- [What the exercise asks]:
Every record must appear in the answer exactly as it stands.

Collected data
|---|

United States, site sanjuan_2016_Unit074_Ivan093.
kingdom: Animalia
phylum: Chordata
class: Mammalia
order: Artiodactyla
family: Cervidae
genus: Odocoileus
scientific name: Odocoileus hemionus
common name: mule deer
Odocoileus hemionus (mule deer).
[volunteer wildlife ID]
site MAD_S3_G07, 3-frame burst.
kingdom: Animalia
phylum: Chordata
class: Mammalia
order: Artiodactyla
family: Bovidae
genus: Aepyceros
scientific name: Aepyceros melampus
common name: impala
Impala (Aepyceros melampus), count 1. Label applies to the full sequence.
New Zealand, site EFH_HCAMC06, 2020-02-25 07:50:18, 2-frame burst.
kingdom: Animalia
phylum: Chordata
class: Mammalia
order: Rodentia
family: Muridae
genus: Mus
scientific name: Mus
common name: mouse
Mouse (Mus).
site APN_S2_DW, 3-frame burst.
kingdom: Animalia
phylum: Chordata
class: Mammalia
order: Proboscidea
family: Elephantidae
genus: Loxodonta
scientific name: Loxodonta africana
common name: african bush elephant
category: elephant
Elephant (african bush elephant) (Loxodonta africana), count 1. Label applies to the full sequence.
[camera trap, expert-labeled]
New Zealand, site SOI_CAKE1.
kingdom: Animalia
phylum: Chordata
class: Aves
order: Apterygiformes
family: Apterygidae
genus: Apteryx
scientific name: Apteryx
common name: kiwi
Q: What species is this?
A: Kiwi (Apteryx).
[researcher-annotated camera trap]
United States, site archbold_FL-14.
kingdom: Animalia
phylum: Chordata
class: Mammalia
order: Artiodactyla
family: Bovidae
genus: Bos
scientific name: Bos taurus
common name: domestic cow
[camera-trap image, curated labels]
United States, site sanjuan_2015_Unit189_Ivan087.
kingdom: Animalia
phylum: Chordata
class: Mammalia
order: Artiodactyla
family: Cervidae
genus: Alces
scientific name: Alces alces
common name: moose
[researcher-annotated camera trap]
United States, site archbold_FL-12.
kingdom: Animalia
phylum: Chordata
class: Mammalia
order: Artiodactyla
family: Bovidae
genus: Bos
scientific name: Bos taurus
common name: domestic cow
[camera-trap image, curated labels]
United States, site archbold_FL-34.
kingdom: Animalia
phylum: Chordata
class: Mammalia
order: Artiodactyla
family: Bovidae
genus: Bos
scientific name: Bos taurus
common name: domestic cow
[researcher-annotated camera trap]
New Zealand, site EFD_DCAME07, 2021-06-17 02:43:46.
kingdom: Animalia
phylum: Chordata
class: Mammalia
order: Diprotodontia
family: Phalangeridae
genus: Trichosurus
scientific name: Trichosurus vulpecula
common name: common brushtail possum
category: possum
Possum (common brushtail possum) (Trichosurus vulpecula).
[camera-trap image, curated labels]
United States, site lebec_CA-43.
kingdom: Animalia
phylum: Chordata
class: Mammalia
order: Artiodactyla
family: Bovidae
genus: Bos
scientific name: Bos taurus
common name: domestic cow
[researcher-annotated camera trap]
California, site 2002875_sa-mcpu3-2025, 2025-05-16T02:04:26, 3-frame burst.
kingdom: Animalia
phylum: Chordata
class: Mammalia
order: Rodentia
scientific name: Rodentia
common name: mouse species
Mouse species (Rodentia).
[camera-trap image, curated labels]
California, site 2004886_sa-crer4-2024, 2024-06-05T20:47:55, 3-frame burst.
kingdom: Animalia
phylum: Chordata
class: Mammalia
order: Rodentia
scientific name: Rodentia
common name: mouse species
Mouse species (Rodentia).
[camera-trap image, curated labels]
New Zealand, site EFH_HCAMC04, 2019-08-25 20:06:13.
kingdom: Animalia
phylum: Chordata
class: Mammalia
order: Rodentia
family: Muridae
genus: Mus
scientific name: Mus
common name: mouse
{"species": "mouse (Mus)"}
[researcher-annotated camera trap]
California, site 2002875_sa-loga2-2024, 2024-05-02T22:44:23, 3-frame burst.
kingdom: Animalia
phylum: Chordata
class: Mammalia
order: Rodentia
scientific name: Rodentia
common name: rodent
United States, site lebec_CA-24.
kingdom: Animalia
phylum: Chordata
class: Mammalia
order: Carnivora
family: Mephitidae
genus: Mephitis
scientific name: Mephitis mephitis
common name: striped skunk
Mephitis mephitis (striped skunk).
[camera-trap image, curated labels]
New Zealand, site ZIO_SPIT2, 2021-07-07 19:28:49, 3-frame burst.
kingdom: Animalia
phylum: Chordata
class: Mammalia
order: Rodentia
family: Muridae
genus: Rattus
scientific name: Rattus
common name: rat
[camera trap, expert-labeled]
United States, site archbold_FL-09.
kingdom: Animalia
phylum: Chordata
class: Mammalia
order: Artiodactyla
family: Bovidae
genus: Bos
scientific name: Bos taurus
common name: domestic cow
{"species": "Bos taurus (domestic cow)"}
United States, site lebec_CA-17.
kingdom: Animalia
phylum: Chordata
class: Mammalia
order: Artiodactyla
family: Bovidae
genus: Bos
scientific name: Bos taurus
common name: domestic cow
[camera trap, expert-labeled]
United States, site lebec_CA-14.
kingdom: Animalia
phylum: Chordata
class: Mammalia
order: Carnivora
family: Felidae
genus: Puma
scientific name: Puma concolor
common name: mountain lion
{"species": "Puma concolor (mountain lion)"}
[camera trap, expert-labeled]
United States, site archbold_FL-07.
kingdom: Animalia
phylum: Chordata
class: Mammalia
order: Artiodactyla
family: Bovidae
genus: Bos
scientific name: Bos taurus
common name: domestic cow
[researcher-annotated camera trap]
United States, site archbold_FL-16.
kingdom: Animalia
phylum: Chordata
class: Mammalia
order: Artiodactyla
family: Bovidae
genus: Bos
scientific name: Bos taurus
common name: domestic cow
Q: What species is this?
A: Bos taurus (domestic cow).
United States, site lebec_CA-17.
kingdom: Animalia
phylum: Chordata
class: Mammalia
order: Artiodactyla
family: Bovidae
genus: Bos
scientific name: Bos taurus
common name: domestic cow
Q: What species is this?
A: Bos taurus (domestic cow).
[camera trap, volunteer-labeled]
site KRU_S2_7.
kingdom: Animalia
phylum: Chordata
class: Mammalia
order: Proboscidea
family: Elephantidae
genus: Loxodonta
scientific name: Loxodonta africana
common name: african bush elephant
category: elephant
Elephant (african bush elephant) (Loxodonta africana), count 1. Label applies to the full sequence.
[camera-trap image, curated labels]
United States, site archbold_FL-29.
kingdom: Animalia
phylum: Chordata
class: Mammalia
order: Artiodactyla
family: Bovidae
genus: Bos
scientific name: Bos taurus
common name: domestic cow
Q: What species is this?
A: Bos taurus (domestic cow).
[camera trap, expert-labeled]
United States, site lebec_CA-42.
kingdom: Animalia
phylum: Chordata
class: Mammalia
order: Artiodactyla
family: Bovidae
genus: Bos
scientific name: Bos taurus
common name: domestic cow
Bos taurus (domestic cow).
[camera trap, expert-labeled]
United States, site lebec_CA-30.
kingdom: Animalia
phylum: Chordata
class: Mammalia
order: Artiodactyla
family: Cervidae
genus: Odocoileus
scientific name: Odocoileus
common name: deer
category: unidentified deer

|---|

- [Worked solution]:
United States, site sanjuan_2016_Unit074_Ivan093.
kingdom: Animalia
phylum: Chordata
class: Mammalia
order: Artiodactyla
family: Cervidae
genus: Odocoileus
scientific name: Odocoileus hemionus
common name: mule deer
Odocoileus hemionus (mule deer).
[volunteer wildlife ID]
site MAD_S3_G07, 3-frame burst.
kingdom: Animalia
phylum: Chordata
class: Mammalia
order: Artiodactyla
family: Bovidae
genus: Aepyceros
scientific name: Aepyceros melampus
common name: impala
Impala (Aepyceros melampus), count 1. Label applies to the full sequence.
New Zealand, site EFH_HCAMC06, 2020-02-25 07:50:18, 2-frame burst.
kingdom: Animalia
phylum: Chordata
class: Mammalia
order: Rodentia
family: Muridae
genus: Mus
scientific name: Mus
common name: mouse
Mouse (Mus).
site APN_S2_DW, 3-frame burst.
kingdom: Animalia
phylum: Chordata
class: Mammalia
order: Proboscidea
family: Elephantidae
genus: Loxodonta
scientific name: Loxodonta africana
common name: african bush elephant
category: elephant
Elephant (african bush elephant) (Loxodonta africana), count 1. Label applies to the full sequence.
[camera trap, expert-labeled]
New Zealand, site SOI_CAKE1.
kingdom: Animalia
phylum: Chordata
class: Aves
order: Apterygiformes
family: Apterygidae
genus: Apteryx
scientific name: Apteryx
common name: kiwi
Q: What species is this?
A: Kiwi (Apteryx).
[researcher-annotated camera trap]
United States, site archbold_FL-14.
kingdom: Animalia
phylum: Chordata
class: Mammalia
order: Artiodactyla
family: Bovidae
genus: Bos
scientific name: Bos taurus
common name: domestic cow
[camera-trap image, curated labels]
United States, site sanjuan_2015_Unit189_Ivan087.
kingdom: Animalia
phylum: Chordata
class: Mammalia
order: Artiodactyla
family: Cervidae
genus: Alces
scientific name: Alces alces
common name: moose
[researcher-annotated camera trap]
United States, site archbold_FL-12.
kingdom: Animalia
phylum: Chordata
class: Mammalia
order: Artiodactyla
family: Bovidae
genus: Bos
scientific name: Bos taurus
common name: domestic cow
[camera-trap image, curated labels]
United States, site archbold_FL-34.
kingdom: Animalia
phylum: Chordata
class: Mammalia
order: Artiodactyla
family: Bovidae
genus: Bos
scientific name: Bos taurus
common name: domestic cow
[researcher-annotated camera trap]
New Zealand, site EFD_DCAME07, 2021-06-17 02:43:46.
kingdom: Animalia
phylum: Chordata
class: Mammalia
order: Diprotodontia
family: Phalangeridae
genus: Trichosurus
scientific name: Trichosurus vulpecula
common name: common brushtail possum
category: possum
Possum (common brushtail possum) (Trichosurus vulpecula).
[camera-trap image, curated labels]
United States, site lebec_CA-43.
kingdom: Animalia
phylum: Chordata
class: Mammalia
order: Artiodactyla
family: Bovidae
genus: Bos
scientific name: Bos taurus
common name: domestic cow
[researcher-annotated camera trap]
California, site 2002875_sa-mcpu3-2025, 2025-05-16T02:04:26, 3-frame burst.
kingdom: Animalia
phylum: Chordata
class: Mammalia
order: Rodentia
scientific name: Rodentia
common name: mouse species
Mouse species (Rodentia).
[camera-trap image, curated labels]
California, site 2004886_sa-crer4-2024, 2024-06-05T20:47:55, 3-frame burst.
kingdom: Animalia
phylum: Chordata
class: Mammalia
order: Rodentia
scientific name: Rodentia
common name: mouse species
Mouse species (Rodentia).
[camera-trap image, curated labels]
New Zealand, site EFH_HCAMC04, 2019-08-25 20:06:13.
kingdom: Animalia
phylum: Chordata
class: Mammalia
order: Rodentia
family: Muridae
genus: Mus
scientific name: Mus
common name: mouse
{"species": "mouse (Mus)"}
[researcher-annotated camera trap]
California, site 2002875_sa-loga2-2024, 2024-05-02T22:44:23, 3-frame burst.
kingdom: Animalia
phylum: Chordata
class: Mammalia
order: Rodentia
scientific name: Rodentia
common name: rodent
United States, site lebec_CA-24.
kingdom: Animalia
phylum: Chordata
class: Mammalia
order: Carnivora
family: Mephitidae
genus: Mephitis
scientific name: Mephitis mephitis
common name: striped skunk
Mephitis mephitis (striped skunk).
[camera-trap image, curated labels]
New Zealand, site ZIO_SPIT2, 2021-07-07 19:28:49, 3-frame burst.
kingdom: Animalia
phylum: Chordata
class: Mammalia
order: Rodentia
family: Muridae
genus: Rattus
scientific name: Rattus
common name: rat
[camera trap, expert-labeled]
United States, site archbold_FL-09.
kingdom: Animalia
phylum: Chordata
class: Mammalia
order: Artiodactyla
family: Bovidae
genus: Bos
scientific name: Bos taurus
common name: domestic cow
{"species": "Bos taurus (domestic cow)"}
United States, site lebec_CA-17.
kingdom: Animalia
phylum: Chordata
class: Mammalia
order: Artiodactyla
family: Bovidae
genus: Bos
scientific name: Bos taurus
common name: domestic cow
[camera trap, expert-labeled]
United States, site lebec_CA-14.
kingdom: Animalia
phylum: Chordata
class: Mammalia
order: Carnivora
family: Felidae
genus: Puma
scientific name: Puma concolor
common name: mountain lion
{"species": "Puma concolor (mountain lion)"}
[camera trap, expert-labeled]
United States, site archbold_FL-07.
kingdom: Animalia
phylum: Chordata
class: Mammalia
order: Artiodactyla
family: Bovidae
genus: Bos
scientific name: Bos taurus
common name: domestic cow
[researcher-annotated camera trap]
United States, site archbold_FL-16.
kingdom: Animalia
phylum: Chordata
class: Mammalia
order: Artiodactyla
family: Bovidae
genus: Bos
scientific name: Bos taurus
common name: domestic cow
Q: What species is this?
A: Bos taurus (domestic cow).
United States, site lebec_CA-17.
kingdom: Animalia
phylum: Chordata
class: Mammalia
order: Artiodactyla
family: Bovidae
genus: Bos
scientific name: Bos taurus
common name: domestic cow
Q: What species is this?
A: Bos taurus (domestic cow).
[camera trap, volunteer-labeled]
site KRU_S2_7.
kingdom: Animalia
phylum: Chordata
class: Mammalia
order: Proboscidea
family: Elephantidae
genus: Loxodonta
scientific name: Loxodonta africana
common name: african bush elephant
category: elephant
Elephant (african bush elephant) (Loxodonta africana), count 1. Label applies to the full sequence.
[camera-trap image, curated labels]
United States, site archbold_FL-29.
kingdom: Animalia
phylum: Chordata
class: Mammalia
order: Artiodactyla
family: Bovidae
genus: Bos
scientific name: Bos taurus
common name: domestic cow
Q: What species is this?
A: Bos taurus (domestic cow).
[camera trap, expert-labeled]
United States, site lebec_CA-42.
kingdom: Animalia
phylum: Chordata
class: Mammalia
order: Artiodactyla
family: Bovidae
genus: Bos
scientific name: Bos taurus
common name: domestic cow
Bos taurus (domestic cow).
[camera trap, expert-labeled]
United States, site lebec_CA-30.
kingdom: Animalia
phylum: Chordata
class: Mammalia
order: Artiodactyla
family: Cervidae
genus: Odocoileus
scientific name: Odocoileus
common name: deer
category: unidentified deer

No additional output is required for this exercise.